(Rows from a spatial reasoning dataset)

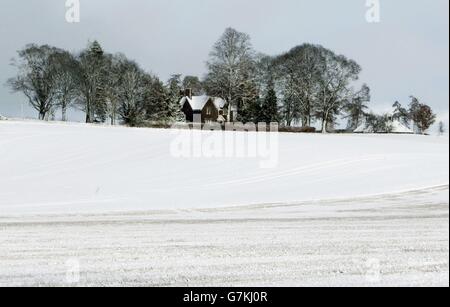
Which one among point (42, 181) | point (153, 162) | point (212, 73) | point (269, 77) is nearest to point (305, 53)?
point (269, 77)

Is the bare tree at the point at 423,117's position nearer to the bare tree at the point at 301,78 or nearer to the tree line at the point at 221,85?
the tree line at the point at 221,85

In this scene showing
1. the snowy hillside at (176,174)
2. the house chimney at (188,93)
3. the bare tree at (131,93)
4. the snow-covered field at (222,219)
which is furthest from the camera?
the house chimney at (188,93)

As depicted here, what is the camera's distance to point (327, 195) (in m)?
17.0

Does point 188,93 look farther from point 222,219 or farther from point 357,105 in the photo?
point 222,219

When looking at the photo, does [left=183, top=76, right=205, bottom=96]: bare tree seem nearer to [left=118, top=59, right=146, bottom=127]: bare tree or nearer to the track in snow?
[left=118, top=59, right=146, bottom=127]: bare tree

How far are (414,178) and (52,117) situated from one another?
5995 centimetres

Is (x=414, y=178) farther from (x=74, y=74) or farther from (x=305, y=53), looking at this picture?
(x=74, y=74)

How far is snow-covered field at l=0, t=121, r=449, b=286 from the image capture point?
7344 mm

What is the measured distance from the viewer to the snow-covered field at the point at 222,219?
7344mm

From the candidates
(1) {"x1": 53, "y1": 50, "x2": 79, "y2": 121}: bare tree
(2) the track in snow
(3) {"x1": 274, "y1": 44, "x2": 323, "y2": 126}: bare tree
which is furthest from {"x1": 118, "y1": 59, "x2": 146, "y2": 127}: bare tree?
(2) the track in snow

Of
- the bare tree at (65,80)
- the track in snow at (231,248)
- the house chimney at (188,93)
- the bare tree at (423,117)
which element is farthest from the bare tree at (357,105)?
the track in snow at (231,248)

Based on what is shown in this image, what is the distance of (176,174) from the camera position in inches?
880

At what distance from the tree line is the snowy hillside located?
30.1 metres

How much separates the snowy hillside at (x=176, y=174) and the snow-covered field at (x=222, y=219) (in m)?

» **Exercise**: Render the lines from the one containing "Based on what" through the end of the records as a Markdown table with two columns, Number and Record line, leaving out blank lines.

» **Answer to this task**:
| Number | Record line |
|---|---|
| 1 | Based on what is shown in this image, what is the distance of (176,174) from the camera position in inches? |
| 2 | 880 |
| 3 | At what distance from the tree line is the snowy hillside located? |
| 4 | 30.1 metres |
| 5 | How much separates the snowy hillside at (x=176, y=174) and the snow-covered field at (x=222, y=219) (in m)? |